Houve enorme avanço com a implantação dos sistemas de informação de base nacional, os quais tiveram o mérito de padronizar a coleta, tratamento e disseminação de dados, dotando o país de informações mais confiáveis, comparáveis e ágeis 5. Os serviços de saúde são a principal fonte obtenção de dados, porém cabe, mais uma vez, retomar a discussão de que, até o momento, seu papel tem praticamente ficado restrito ao preenchimento de planilhas, muitas vezes duplicando ou mesmo multiplicando a coleta de dados para os diferentes sistemas de informação. Com o conhecimento disponível hoje em tecnologia da informação, seria possível buscar maior grau de informatização na produção de dados, promover a integração, interoperabilidade e flexibilidade dos sistemas de informação, otimizando a coleta de dados. Como resultado, haveria menor desgaste dos serviços de saúde nessas atividades, redução de custos para produção de dados (impressão, transporte, digitação e guarda de documentos) e, por último, uma melhoria da qualidade da informação.
1. Mello-Jorge MHP, Gotlieb SLD, Soboll MLMS, Almeida MF, Latorre MRDO. Avaliação do Sistema de Informação sobre Nascidos Vivos e o uso de seus dados em epidemiologia e estatísticas de saúde. Rev Saúde Pública 1993; 27 Suppl:2-21.

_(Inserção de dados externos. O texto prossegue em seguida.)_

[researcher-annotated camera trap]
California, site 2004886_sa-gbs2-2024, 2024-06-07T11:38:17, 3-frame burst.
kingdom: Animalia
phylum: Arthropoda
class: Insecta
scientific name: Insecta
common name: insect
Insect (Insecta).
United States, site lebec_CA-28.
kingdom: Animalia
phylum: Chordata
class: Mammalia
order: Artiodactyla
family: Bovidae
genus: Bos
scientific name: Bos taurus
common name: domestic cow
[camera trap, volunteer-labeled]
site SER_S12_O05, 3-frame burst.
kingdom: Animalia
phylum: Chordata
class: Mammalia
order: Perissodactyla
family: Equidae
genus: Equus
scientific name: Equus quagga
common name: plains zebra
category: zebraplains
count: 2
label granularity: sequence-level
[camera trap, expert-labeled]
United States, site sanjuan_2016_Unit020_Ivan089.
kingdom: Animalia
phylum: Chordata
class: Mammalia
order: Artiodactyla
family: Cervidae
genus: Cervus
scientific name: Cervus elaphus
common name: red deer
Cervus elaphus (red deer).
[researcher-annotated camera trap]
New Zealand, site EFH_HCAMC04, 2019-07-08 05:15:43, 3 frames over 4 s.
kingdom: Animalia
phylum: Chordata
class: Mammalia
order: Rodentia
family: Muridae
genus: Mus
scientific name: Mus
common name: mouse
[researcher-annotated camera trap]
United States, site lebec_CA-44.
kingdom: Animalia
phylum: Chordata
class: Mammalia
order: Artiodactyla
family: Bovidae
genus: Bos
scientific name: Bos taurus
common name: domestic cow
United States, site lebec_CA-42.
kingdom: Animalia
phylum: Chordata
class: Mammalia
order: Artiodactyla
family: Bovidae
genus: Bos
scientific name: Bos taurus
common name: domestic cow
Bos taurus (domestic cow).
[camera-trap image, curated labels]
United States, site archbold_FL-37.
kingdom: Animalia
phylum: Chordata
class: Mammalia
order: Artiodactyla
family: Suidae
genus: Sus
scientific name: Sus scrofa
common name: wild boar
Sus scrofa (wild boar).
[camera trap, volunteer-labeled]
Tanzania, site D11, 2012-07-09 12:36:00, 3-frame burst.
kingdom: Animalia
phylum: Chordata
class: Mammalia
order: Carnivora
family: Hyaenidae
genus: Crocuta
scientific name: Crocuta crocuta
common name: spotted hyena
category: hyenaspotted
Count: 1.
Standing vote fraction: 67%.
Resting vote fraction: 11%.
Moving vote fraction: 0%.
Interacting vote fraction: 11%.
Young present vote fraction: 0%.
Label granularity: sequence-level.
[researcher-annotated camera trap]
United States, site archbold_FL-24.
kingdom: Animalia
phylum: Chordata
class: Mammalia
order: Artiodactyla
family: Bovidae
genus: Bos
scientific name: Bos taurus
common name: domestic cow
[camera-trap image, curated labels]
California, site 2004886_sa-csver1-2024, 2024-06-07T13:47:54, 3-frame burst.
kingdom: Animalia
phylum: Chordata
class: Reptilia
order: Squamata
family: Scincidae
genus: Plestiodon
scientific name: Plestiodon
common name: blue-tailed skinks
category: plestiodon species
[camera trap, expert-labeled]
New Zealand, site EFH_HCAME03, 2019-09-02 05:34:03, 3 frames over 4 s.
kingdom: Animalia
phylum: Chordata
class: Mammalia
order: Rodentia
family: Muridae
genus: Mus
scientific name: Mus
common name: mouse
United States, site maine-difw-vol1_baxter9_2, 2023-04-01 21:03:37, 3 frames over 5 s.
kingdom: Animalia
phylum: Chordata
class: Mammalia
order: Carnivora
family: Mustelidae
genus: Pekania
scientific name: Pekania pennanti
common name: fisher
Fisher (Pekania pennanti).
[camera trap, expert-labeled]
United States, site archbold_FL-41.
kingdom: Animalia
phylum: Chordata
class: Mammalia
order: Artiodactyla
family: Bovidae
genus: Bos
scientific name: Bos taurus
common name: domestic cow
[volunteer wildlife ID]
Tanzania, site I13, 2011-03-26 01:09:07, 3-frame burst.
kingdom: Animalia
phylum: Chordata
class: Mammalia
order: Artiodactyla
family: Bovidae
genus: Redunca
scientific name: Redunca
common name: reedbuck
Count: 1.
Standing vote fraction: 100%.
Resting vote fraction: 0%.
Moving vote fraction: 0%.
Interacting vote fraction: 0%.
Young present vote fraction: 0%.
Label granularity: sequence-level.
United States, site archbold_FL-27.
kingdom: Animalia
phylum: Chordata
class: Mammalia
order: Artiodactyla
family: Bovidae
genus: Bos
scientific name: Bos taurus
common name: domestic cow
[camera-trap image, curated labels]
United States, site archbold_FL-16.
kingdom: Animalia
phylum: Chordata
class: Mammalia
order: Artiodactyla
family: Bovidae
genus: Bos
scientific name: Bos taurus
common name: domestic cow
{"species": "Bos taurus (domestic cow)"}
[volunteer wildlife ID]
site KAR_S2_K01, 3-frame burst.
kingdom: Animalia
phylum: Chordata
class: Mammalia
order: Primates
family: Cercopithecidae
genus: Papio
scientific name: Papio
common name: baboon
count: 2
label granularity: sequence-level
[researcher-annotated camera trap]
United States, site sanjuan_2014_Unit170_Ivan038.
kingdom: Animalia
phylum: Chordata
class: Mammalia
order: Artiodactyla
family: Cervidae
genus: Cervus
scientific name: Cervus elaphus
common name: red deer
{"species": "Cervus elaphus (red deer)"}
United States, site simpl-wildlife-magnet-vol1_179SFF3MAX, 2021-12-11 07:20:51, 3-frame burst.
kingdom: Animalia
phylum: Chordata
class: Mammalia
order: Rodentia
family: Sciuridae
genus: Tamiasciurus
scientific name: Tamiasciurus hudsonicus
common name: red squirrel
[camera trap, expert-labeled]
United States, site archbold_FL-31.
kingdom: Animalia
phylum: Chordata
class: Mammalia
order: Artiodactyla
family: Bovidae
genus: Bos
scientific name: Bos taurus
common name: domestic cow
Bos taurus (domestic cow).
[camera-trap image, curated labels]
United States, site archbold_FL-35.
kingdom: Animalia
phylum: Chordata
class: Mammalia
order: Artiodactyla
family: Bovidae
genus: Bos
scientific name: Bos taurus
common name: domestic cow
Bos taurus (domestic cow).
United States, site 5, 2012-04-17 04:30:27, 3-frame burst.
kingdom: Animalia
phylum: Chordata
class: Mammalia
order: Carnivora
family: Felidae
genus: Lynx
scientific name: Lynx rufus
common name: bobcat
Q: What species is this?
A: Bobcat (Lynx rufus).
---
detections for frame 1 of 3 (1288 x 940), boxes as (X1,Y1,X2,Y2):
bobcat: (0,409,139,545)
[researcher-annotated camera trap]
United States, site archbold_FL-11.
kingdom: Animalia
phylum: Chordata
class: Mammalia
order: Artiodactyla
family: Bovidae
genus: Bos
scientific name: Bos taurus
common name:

2. Silva AAM, Ribeiro VS, Borba Jr. AF, Silva RA. Avaliação da qualidade dos dados do Sistema de Informações sobre Nascidos Vivos de 1997-1998. Rev Saúde Pública 2001; 35:508-14.
3. Theme Filha MM, Gama SGN, Cunha CB, Leal MC. Confiabilidade do Sistema de Informações sobre Nascidos Vivos hospitalares no Município do Rio de Janeiro, 1999-2001. Cad Saúde Pública 2004; 20 Suppl 1: S83-S91.
4. Campos TP, Carvalho MS. Assistência ao parto no Município do Rio de Janeiro: perfil das maternidades e o acesso da clientela. Cad Saúde Pública 2000; 16:411-20.
5. Almeida MF. Descentralização de sistemas de informação e o uso das informações em nível municipal. Inf Epidemiol SUS 1998; 7:27-33.